GIVEN TASK A: In the article about The Shack, what is the title of Young's follow-up book?

Jym Shorts

Jym Shorts - March 16, 2017

by Jym Gregory on March 16, 2017

For the time will come when people will not put up with sound doctrine. Instead, to suit their own desires, they will gather around them a great number of teachers to say what their itching ears want to hear. -2 Timothy 4:3

I am not into boycotts, nor do I use the pulpit as a tool to browbeat all those who disagree with me or the church. I think I can say that confidently, and I trust that all of you would agree about that as well. I believe the pulpit (preaching) is a means by which God declares the gospel to each generation. It is certainly not the only means, but it is a powerful and important means. Therefore, I do not belabor politics, or social issues, or even current events on Sundays. Most of you graciously give me your ears for 35-45 minutes every Sunday. I want to use that time to speak about God, the gospel, and truths relevant to our lives directly from the Scriptures.

With that as a backdrop, I now delve into my topic for this Jym Shorts article. There is much excitement right now revolving around The Shack, a movie currently in theaters based on the bestselling novel by Wm. Paul Young. I read the novel some years ago for the same reason I have read other books that did not really interest me, like Donald Miller’s Blue Like Jazz and Rob Bell’s Love Wins. I read them not because they are helpful in teaching me truths about the faith, but because many other Christians were reading them and claiming that they teach biblical truths. I want to know for myself, and be able to converse with people about them without relying on hearsay. So I read The Shack. I found it well written, even gripping in places, with many strong emotional moments. I also found it to be woefully poor at teaching biblical theology, something Young was clearly trying to accomplish in novel form. The god he portrays – Papa, Son the carpenter, and the Holy Spirit in the guise of a vivacious servant woman – are gods made in our image, who say soothing things we humans love to hear and find so true about ourselves and our experiences. But the god of The Shack is not the God of the Bible.

The reason for my addressing this issue is not to ask you to boycott the movie. Do what you want with your time and your dollars. That is, as always, between you and the Lord. I write this because Young is now capitalizing on the movie’s release with a follow up book, this one not a novel. It is entitled Lies We Believe About God. In this work, Young is no longer sharing a story with us; he is sharing his doctrine of God. Let me be blunt about this; his doctrine is not only unbiblical, it is what his title declares – lies about God. I will include three book reviews on this work at the end of this article, because space here does not allow me to go into detail, but about this I must be clear. Although false teaching about God is sustained throughout The Shack, it is nevertheless somewhat subtle. Young is, however, shouting it from the rooftops in Lies.

TASK INPUT:
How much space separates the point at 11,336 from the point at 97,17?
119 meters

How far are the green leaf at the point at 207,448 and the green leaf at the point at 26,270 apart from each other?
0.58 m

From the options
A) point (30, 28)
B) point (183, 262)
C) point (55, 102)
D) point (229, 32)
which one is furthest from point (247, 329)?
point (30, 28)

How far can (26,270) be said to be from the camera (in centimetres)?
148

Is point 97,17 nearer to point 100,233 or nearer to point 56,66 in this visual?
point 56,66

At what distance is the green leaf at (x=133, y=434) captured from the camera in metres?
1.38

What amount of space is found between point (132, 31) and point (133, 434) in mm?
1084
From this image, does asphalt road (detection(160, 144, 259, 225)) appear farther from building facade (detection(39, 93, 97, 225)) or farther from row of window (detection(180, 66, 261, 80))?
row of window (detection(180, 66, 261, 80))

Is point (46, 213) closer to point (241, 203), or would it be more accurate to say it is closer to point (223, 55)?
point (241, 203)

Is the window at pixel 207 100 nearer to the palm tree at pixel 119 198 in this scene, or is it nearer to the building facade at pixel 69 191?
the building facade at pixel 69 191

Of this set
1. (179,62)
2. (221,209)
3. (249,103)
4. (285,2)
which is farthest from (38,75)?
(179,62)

GIVEN TASK B: Please list every line of the records that contains the word "green". Case counts.

CORRECT RESPONSE A: Lies We Believe About God

CORRECT RESPONSE B:
How far are the green leaf at the point at 207,448 and the green leaf at the point at 26,270 apart from each other?
At what distance is the green leaf at (x=133, y=434) captured from the camera in metres?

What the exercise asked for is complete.